■ REQUIRED TASKS:
a) Retype the passage on insurance brokerage work arrangements from "But it appears" to "36% were neutral.".
b) Does the passage on insurance brokerage work arrangements agree with each of these statements: (i) Smythe's survey had 111 broker participants; (ii) most participating brokerages plan to raise compensation to attract and retain talent; (iii) 46% of respondents said working from home would have a negative impact? Answer yes or no for each, quoting the deciding words of the passage.
c) Carry on the passage on insurance brokerage work arrangements, starting after its last sentence.

+++ EXCERPTED PASSAGE

Like many industries, insurance has seen a shortage of talent and also an ever-present “war for talent.” However, only one in three brokerages who participated in Smythe LLP’s 2023 Property & Casualty Insurance Brokerage Report said they plan to increase compensation as a way to attract and retain talent.

“Brokerages have increased wage expenses significantly over the last two years, and so are now turning to alternative methods to appeal to top talent in the industry,” said the report, released Tuesday. “One strategy that was popular with the respondents to our survey is flexible work arrangements — 80% of them indicated that they plan to allow employees to work flexibly, i.e., not requiring in-person office attendance, flexible working hours.”

Smythe’s survey included 111 broker participants. The survey found nearly six in ten respondents (59%) had hybrid work arrangements at their brokerage, while 27% were “fully mandatory in the office” and 14% were fully flexible.

But it appears brokerage size plays a major role in workplace flexibility.

“Almost half of all smaller brokerages (i.e., those with fewer than 25 employees) said they are back to office full-time, a strong indication that the size of the firm does impact where it falls on the spectrum between fully remote and fully in-office,” Smythe’s report read. “This could be because of the cost-prohibitive nature of implementing the security, communications and technological infrastructure required to maintain workforce cohesion at that size.”

At the same time, even though most respondents embraced flexible work arrangements, they weren’t sure it was positive. Only 18% said working from home would have a positive impact, with 46% saying it would have a negative impact and 36% were neutral.

++++++
+++ MATERIAL

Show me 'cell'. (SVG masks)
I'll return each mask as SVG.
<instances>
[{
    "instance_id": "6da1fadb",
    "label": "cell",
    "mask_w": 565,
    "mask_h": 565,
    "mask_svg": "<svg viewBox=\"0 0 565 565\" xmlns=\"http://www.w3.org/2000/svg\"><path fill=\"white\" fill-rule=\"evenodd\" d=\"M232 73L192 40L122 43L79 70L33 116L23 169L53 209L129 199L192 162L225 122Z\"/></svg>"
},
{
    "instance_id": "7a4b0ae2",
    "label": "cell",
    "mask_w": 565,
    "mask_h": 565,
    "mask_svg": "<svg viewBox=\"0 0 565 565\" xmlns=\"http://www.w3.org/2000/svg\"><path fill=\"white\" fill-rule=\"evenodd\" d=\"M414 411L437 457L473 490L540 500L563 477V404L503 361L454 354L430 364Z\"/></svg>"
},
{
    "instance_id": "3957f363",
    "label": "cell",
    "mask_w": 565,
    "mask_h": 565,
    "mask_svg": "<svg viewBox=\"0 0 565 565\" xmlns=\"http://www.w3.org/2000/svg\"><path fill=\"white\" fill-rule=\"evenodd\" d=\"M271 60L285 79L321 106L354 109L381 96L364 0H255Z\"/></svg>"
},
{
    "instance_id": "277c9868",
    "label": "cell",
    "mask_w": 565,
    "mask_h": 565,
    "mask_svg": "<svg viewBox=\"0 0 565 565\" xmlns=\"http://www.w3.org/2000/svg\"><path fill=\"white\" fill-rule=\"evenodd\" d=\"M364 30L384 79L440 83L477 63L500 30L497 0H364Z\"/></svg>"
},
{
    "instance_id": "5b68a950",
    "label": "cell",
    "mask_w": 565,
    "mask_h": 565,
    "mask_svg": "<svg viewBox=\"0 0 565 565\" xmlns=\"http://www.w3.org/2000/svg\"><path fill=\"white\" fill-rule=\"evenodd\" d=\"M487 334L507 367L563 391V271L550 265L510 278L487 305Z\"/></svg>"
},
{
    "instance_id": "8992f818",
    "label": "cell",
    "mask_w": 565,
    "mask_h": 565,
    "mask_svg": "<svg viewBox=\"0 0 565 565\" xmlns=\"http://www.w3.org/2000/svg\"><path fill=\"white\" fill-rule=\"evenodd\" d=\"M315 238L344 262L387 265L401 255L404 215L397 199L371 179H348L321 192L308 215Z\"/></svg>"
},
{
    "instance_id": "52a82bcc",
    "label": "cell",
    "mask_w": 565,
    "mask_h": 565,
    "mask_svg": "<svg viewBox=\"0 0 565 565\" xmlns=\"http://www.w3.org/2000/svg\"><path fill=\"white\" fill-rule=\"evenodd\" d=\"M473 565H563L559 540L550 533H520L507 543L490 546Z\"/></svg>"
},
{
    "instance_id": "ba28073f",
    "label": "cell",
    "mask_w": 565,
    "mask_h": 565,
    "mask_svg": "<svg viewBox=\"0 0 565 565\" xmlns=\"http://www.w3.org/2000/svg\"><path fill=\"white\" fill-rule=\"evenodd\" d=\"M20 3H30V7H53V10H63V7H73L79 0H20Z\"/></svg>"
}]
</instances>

++++++

■ TASK-BY-TASK RESULTS:
a)
But it appears brokerage size plays a major role in workplace flexibility.

“Almost half of all smaller brokerages (i.e., those with fewer than 25 employees) said they are back to office full-time, a strong indication that the size of the firm does impact where it falls on the spectrum between fully remote and fully in-office,” Smythe’s report read. “This could be because of the cost-prohibitive nature of implementing the security, communications and technological infrastructure required to maintain workforce cohesion at that size.”

At the same time, even though most respondents embraced flexible work arrangements, they weren’t sure it was positive. Only 18% said working from home would have a positive impact, with 46% saying it would have a negative impact and 36% were neutral.

b)
(i) Yes: "Smythe’s survey included 111 broker participants."
(ii) No: "only one in three brokerages who participated in Smythe LLP’s 2023 Property & Casualty Insurance Brokerage Report said they plan to increase compensation as a way to attract and retain talent."
(iii) Yes: "with 46% saying it would have a negative impact"

c)
For talent retention and attraction strategies, 79% of brokerages said they plan to enhance their internal training, mentoring and coaching programs to help employees improve their skills and knowledge. “An additional benefit of this is that training programs have been found to help create a strong internal talent pipeline, reducing voluntary turnover and enabling more promotions from within the company.”

Another popular strategy was introducing or enhancing employee engagement programs such as social activities, team-building events and retreats, which improve morale and job satisfaction (with about 50% of brokerages saying they were planning to implement this strategy).

Canadian Underwriter’s 2023 National Broker Survey found similar results, with 55% of 150 polled brokers saying employee recognition programs have been beneficial to improve brokers’ performance over the past two years. Performance-based compensation was important for 69% of respondents.

In Smythe’s report, nearly one in three brokerages (29%) also said they were considering offering equity ownership to their employees.

CU’s 2023 National Broker Survey found similar results in recent years, with only 14% saying employee share-ownership plans improved brokers’ performance, down from 22% in 2022 and 21% in 2021.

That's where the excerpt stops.